**Extract provided**
Juan Uribe

The teacher

My name is Juan Alberto Lopez Uribe and I am a teacher, international teacher educator, and ELT consultant based in São Paulo, Brazil. I am writing this blog to connect with interesting people around the world, share what I have learned in my career, and to discuss the fascinating process of affective language learning with young learners. 

I have been teaching English affectively to children  since 1994, when my sister Sosô and I founded our own language school for young learners. Children learn English through stories, games, puppeering, and play while educators help them to say what they would like in English. Our school is called Juan Uribe Ensino Afetivo and it is located in São Paulo, Brazil.

I have a Bachelors degree in Pedagogy from the Catholic University in São Paulo (PUC-SP)  and an MBA from Insper in São Paulo. I also hold a Masters in Education in Human Development and Applied Psychology from OISE at the University of Toronto

During my Masters I was able to learn more about childhood themes that intrigued me such as self-esteem, motivation, student engagement, holism, democracy, and discipline. I naturally dedicated myself to discovering a lot of what has been published in the intersection of children, affect, learning, and foreign languages. 
In my journey I have not only become a better person and educator, but also become a storyteller and a puppeteer. 

I started my career  at the age of eighteen when I was trained and hired as an English teacher at a language school called Seven in São Paulo, Brazil. At Seven, I taught children, teens, and adults and Seven's communicative methodology is certainly a cornerstone of what came to be the affective language acquisition methodology we developed at Juan Uribe Ensino Afetivo. 

My interest and curiosity about the integration of emotions and learning  led me to attend the conferences and to become a member of SEAL (Society for Effective Affective Learning), where I met educators from all over the world concerned with how learning happened. These people I met took me to the International Self-esteem Conference that happened in San Francisco, where I  was nominated one of the representatives of the International Council on Self-Esteem (ICSE) in Brazil. In Buenos Aires, in the following year I became certified as a self-esteem facilitator by the ICSE. 

My friendship with Mario Rinvolucri led me to Pilgrims in Canterbury, where I attended Pilgrims' 25th anniversary,  I returned to Pilgrims the following year as a guest in the teacher development sessions. I have written two articles for the Humanizing Language Teaching Magazine, which is Pilgrim's magazine. 

At Pilgrims I met Bernard Dufeu, a French educator, who created and developed an intricate and revolutionary method for language learning called Linguistic Psychodrama. Linguistic Psychodrama that has a lot in common with the holistic language acquisition methodology that we developed at Juan Uribe Ensino Afetivo. In 2009, I had the chance to meet Bernard again at his house in Germany, where he and his wife Marie kindly hosted me for three days to share more about their Linguistic Psychodrama (LPD). 

After having accepted to teach students with dyslexia at school, I took the basic certificate in dyslexia at the Brazilian Dyslexia Association in order to understand better dyslexia and to develop the most appropriate pedagogy for children with dyslexia to learn English in an effective and affective way. I became a regular speaker sharing my experience in their certificate courses.

Since 2005 I have been mentored by Fátima Freire Dowbor, who supervises our pedagogic work at school and has guided us to deal with the pedagogical dilemmas we face while directing the school together with all the staff.

**Supplied entries**
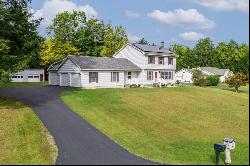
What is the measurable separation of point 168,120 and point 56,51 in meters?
49.8

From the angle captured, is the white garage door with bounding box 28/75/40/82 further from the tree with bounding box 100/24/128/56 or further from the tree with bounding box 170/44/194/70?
the tree with bounding box 170/44/194/70

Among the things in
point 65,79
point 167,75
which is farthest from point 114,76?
point 167,75

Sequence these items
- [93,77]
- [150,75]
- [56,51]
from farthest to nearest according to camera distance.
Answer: [56,51] → [150,75] → [93,77]

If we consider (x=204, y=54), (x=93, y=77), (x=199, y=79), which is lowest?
(x=199, y=79)

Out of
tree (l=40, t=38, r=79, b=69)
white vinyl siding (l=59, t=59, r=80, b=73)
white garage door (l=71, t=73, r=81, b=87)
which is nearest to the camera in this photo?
white garage door (l=71, t=73, r=81, b=87)

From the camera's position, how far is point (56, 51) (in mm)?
80875

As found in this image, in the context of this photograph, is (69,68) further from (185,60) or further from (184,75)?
(185,60)

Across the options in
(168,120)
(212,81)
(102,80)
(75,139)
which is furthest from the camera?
(212,81)

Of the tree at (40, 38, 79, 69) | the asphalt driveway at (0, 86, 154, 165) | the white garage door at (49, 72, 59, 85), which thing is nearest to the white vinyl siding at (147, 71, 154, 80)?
the white garage door at (49, 72, 59, 85)

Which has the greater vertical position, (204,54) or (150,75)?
(204,54)

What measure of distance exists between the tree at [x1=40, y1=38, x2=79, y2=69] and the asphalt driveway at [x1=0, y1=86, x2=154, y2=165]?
3658cm

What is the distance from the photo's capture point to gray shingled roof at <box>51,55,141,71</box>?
185ft

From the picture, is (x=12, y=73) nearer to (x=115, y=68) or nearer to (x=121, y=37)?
(x=115, y=68)

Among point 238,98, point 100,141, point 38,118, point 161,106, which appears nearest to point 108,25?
point 238,98
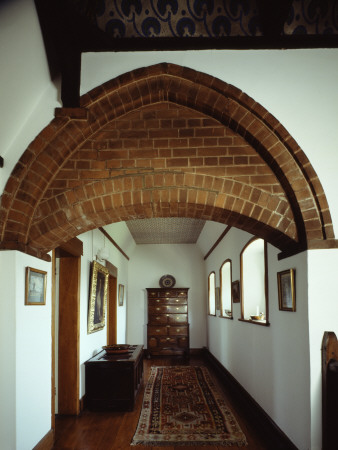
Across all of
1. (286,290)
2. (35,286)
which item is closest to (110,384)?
(35,286)

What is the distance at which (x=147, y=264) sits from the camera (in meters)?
11.9

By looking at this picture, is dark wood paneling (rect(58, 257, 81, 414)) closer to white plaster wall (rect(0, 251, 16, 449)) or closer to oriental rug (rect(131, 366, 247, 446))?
oriental rug (rect(131, 366, 247, 446))

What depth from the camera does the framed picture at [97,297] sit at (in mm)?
5965

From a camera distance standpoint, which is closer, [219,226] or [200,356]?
[219,226]

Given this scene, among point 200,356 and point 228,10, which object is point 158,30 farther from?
point 200,356

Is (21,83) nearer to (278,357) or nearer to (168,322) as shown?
(278,357)

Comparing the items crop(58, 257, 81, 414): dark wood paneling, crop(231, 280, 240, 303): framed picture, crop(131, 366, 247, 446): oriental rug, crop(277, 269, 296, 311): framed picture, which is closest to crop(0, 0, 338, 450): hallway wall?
crop(277, 269, 296, 311): framed picture

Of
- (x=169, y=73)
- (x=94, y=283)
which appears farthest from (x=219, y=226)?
(x=169, y=73)

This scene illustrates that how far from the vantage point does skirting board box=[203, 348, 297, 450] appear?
3.79 metres

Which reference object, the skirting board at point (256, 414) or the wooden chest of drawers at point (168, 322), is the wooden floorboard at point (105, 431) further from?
the wooden chest of drawers at point (168, 322)

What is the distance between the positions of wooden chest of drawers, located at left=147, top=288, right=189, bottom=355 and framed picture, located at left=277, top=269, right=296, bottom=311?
724cm

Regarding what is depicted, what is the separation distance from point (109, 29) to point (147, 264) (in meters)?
9.20

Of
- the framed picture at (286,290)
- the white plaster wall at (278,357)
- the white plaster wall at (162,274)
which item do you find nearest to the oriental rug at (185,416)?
the white plaster wall at (278,357)

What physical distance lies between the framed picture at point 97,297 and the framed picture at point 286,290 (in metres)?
3.12
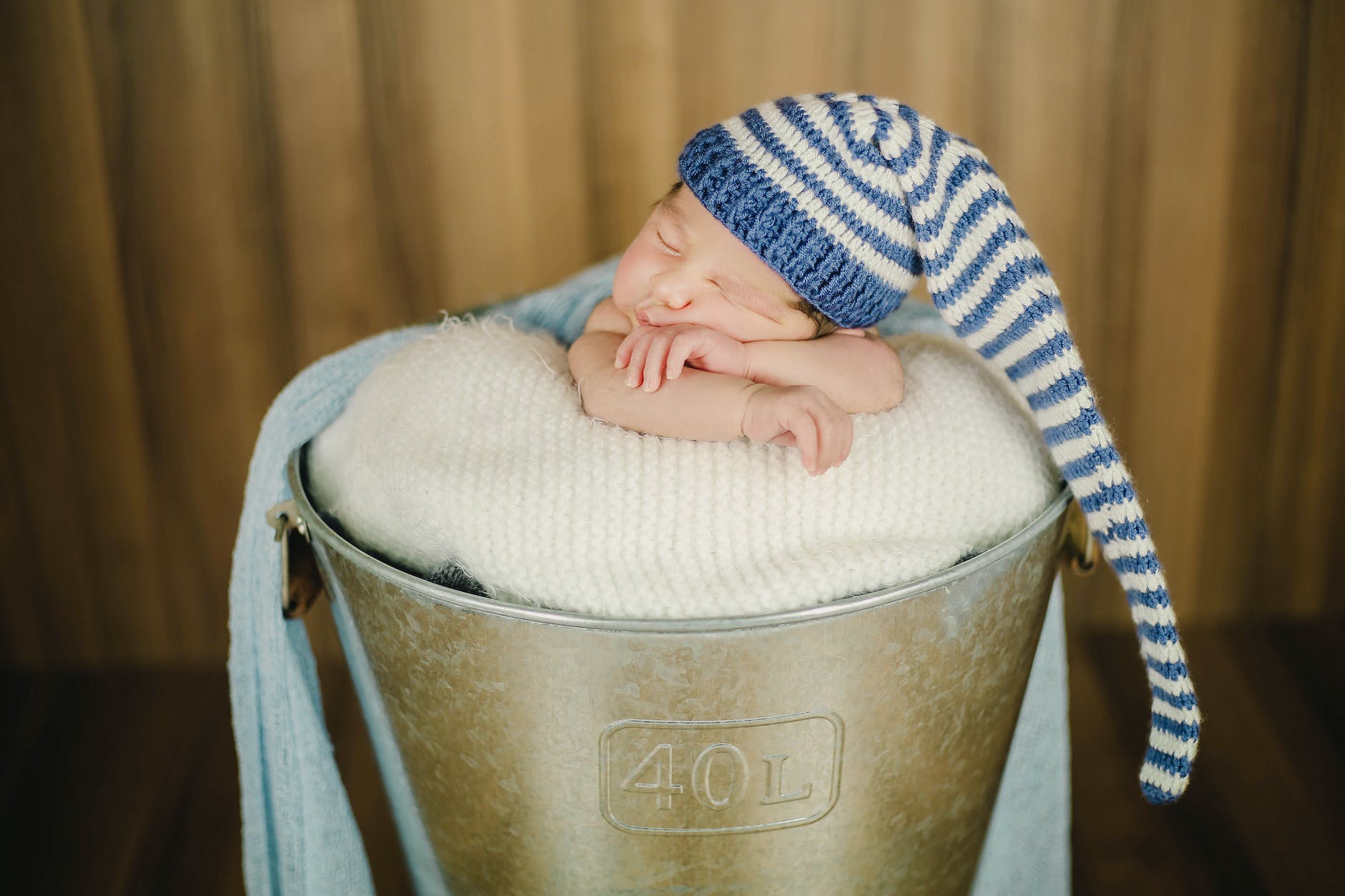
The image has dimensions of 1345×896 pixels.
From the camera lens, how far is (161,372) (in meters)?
1.15

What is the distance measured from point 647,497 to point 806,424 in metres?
0.08

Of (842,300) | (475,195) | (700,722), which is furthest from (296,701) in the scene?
(475,195)

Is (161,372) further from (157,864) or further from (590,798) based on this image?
(590,798)

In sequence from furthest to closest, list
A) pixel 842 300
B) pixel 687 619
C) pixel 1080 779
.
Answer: pixel 1080 779, pixel 842 300, pixel 687 619

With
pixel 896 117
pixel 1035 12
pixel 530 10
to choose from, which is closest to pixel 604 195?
pixel 530 10

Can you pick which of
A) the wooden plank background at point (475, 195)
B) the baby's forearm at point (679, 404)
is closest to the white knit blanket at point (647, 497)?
the baby's forearm at point (679, 404)

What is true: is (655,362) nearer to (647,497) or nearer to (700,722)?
(647,497)

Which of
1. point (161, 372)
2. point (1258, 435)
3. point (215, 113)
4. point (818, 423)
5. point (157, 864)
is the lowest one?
point (157, 864)

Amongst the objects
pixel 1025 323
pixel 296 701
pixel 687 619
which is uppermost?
pixel 1025 323

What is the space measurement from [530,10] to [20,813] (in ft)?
2.83

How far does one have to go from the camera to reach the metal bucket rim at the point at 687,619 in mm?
508

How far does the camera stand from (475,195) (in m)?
1.10

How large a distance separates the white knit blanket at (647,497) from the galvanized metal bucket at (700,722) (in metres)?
0.02

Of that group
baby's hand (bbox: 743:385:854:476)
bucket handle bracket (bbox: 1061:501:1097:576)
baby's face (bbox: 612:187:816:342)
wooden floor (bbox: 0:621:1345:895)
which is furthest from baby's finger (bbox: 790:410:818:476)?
wooden floor (bbox: 0:621:1345:895)
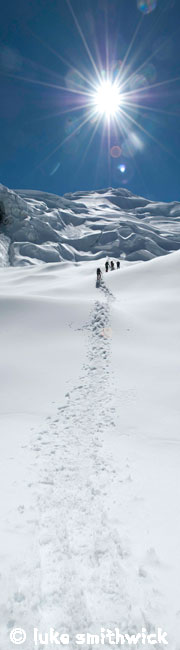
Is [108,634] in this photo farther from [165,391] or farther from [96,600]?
[165,391]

**Tasks to perform**
A: Update the teacher profile from "After having accepted" up to and including "their certificate courses.", replacing "regular speaker" with "frequent speaker".
B: Answer these questions using the teacher profile:
(i) In what year did the school for young learners open?
(ii) In which city did the writer become certified as a self-esteem facilitator?
(iii) Since what year has Fátima Freire Dowbor mentored the writer?
C: Please proceed with the teacher profile from its last sentence.

**The responses**
A:
After having accepted to teach students with dyslexia at school, I took the basic certificate in dyslexia at the Brazilian Dyslexia Association in order to understand better dyslexia and to develop the most appropriate pedagogy for children with dyslexia to learn English in an effective and affective way. I became a frequent speaker sharing my experience in their certificate courses.

B:
(i) 1994
(ii) Buenos Aires
(iii) 2005

C:
I consider Fátima to be one of the most brilliant educators in the area of affective learning, as she has developed her own transformative pedagogy, having continued and being inspired by the work of her parents Elza and Paulo Freire, two of the greatest Brazilian educators.

During the month of May in 2013 I took the CELTA training at EC Languages in Toronto and obtained a pass B Certificate. Taking the CELTA was a very intensive experience that allowed to revisit, refine, and reflect upon my learning beliefs, classroom management skills, and planning procedures. I am very happy that I was able to transfer/adapt a great number of concepts and techniques to my affective language learning methodology. 

I took the CELTA extension for Young Learners in Istanbul during August of 2014 and had the experience of teaching children who didn't know any English and with whom I did not share a language. I intend to take the DELTA certificate. 

The international teacher educator

I have been a teacher educator since the very beginning of my school when I first started employing teachers at my school in São Paulo, Brazil. I have selected, provided initial training, observed them, and then worked with the group in both individual and group meetings. I had this role for over 15 years until I prepared coordinators to assist and educate our language educators with everything they need to educate children affectively. 


Spain is a country that I have had the chance to visit twice as a international teacher educator.  I have given courses and full certificates in three language schools in the cities of Gijón, Granada, and Jerez. It is always very exciting to see how the Spanish culture blends with the humanistic techniques. 

I will certainly return to Spain as there is a possibility that I might move to Madrid in the future. 

In France I was a keynote speaker at the TESOL France Special day on Young Learners in 2014. It was very rewarding to have a room full of lively teachers during a Saturday morning dancing and comparing affective language learning to Pharrell Williams' "Happy" song. 

Look forward to going back to France to give a full certificate in 2016. 
More news to come very soon!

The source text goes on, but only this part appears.